Wie China Täter und Opfer umkehrt
Demonstranten als Terroristen
Als 2011 in Syrien Menschen gegen Gesetzesverschärfungen demonstrierten, haben die dortigen Staatsmedien die Demonstranten schon als Terroristen tituliert, woraufhin kurze Zeit später an mehreren Wochen hintereinander das Regime auf die Demonstranten hat die schießen lassen. Das führte zu einem landesweiten Bürgerkrieg, der heute noch nicht komplett beendet ist in welchem knapp 2 Millionen Menschen gestorben sind.
China ist sich diesen Geschehnissen anscheinend kaum bis gar nicht bewusst. Denn China kopiert alle Fehler Syriens derzeit in Hongkong. Die chinesischen Staatsmedien titulieren tausende Hongkonger Demonstranten bewusst als Terroristen, während die Armee mit scharfen Waffen im Hintergrund lauert.
Nach außen ahnungslos
China vergisst dabei ihren Botschaftern eine überzeugendere Story mitzugeben, als der des chinesischen Staatsfernsehens. So wurde der chinesische Botschafter in Berlin Ken Wu am Donnerstag ins Morgenmagazin eingeladen und bemerkte sofort, dass er, anders als offizielle im chinesischen Staatsfernsehen, mit Platitüden nicht weiterkam.
Wu sprach mit Dunya Hayali dabei über „Veränderungen“. Dabei muss man wissen, dass China eine Tradition pflegt, die mit „Veränderungen“ überhaupt nicht klar kommt. Besonders nicht, wenn China sie nicht bewusst einführt.
Hayali ging auch nicht darauf ein, die Demonstranten als „Radikale und Gewalttätige“ zu bezeichnen. Hier war klar, dass der chinesische Botschafter auch offen auf Kritik reagieren musste. Hier kann man dem Botschafter abnehmen, dass Peking vergaß, ihm mitzuteilen, was er in Berlin dem Morgenmagazin erzählen sollte. Hayali schien aktuellere Informationen über die Proteste zu haben als der chinesische Botschafter (Die Gestikulation des Botschafters als Reaktion ist da schon etwas lustig. Frei nach dem Motto „Huch, das wusste ich noch gar nicht“).

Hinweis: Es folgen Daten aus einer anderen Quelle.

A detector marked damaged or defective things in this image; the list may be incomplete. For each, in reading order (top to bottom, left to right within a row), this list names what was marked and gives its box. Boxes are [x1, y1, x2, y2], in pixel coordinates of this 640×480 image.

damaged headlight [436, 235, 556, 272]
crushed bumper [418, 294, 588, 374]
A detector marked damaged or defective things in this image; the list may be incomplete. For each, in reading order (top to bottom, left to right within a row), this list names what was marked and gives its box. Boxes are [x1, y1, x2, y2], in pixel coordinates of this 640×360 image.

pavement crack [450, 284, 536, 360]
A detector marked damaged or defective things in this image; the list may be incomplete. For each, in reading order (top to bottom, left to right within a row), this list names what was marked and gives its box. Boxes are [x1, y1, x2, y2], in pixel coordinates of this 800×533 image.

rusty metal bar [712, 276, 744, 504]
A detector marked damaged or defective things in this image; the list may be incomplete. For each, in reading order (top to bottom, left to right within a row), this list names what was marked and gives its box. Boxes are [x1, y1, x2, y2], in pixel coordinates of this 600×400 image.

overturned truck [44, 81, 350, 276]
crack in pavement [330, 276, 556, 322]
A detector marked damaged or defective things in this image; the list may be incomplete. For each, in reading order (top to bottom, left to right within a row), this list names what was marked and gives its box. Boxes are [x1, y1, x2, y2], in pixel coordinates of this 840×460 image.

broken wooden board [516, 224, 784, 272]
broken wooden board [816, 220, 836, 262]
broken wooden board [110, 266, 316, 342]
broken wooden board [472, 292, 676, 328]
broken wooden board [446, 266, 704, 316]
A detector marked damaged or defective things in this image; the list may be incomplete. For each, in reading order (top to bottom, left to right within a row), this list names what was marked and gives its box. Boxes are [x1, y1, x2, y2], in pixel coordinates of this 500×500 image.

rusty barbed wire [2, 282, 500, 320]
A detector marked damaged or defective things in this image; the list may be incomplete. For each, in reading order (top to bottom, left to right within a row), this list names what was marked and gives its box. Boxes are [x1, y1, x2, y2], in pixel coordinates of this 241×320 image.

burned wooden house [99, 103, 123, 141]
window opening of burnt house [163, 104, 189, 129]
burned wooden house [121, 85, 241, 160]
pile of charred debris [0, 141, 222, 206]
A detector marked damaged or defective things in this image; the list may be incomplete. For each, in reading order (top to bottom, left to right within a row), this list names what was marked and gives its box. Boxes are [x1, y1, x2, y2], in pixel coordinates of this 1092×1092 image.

Heute wieder große Demonstrationen
Die Protestgruppe Civil Human Rights Front (CHRF) organisierte für heute wieder einen Protestmarsch. Nach bisherigen Angaben sind mehrere 10000 Menschen an den Demonstrationen beteiligt. Die Demonstranten fordern die Einhaltung des Vertrages zwischen China und Großbritannien über die Autonomie Hongkongs. China versuchte, unter anderem durch das Auslieferungsgesetz aber auch während den letzten Wahlen zum ‚Chief Executive‘ mehr in die Sonderverwaltungszone einzugreifen und diese nach dem Vorbild Pekings im autoritären China umzugestalten.
Dabei ist die designierte Hongkonger Regierungschefin Carrie Lam nicht vom Volk Hongkongs gewählt und schuldet nur dem chinesischen Staatspräsidenten Xi Jinping Rechenschaft. Bereits nach ihrem Amtseid 2017 gab es eine große Protestbewegung in Hongkong. Die Protestler erwarten, dass es wohl nicht mehr zu freien Wahlen des Hongkonger Regierungschefs kommen wird.
Viele Protestler kennen die Zeit der britischen Kolonialzone und wissen auch um die eminente Wichtigkeit, die demokratischen Maßstäbe, die Großbritannien hinterließ, aufrecht zu erhalten.
Proteste sollen friedlich verlaufen
Die Demonstranten wollen sich nicht als „Terroristen“ titulieren lassen und wollen mit aller Kraft friedlich demonstrieren. Jedoch makeln viele Demonstranten an, dass sich Peking-treue Unruhestifter bereits in den letzten Wochen unter den Demonstranten aufhielten und, direkt vor Kameras des chinesischen Staatsfernsehens, Polizisten angriffen.
„Wir erwarten eine große Zahl von Teilnehmern. Wir hoffen, dass wir der Welt zeigen können, dass die Menschen in Hongkong völlig friedlich sein können“, so CHRF-Sprecherin Bonnie Leung.
Gestern liefen bereits knapp eine halbe Million Menschen, demonstrierend, durch Hongkongs Straßen, um für die Rechte von Lehrern in Hongkong zu demonstrieren. Auch diese dürfen in Hongkong noch frei, ohne Einfluss von Seiten der chinesischen Staatsdoktrin unterrichten. Auch sie sehen diese Freiheit gefährdet.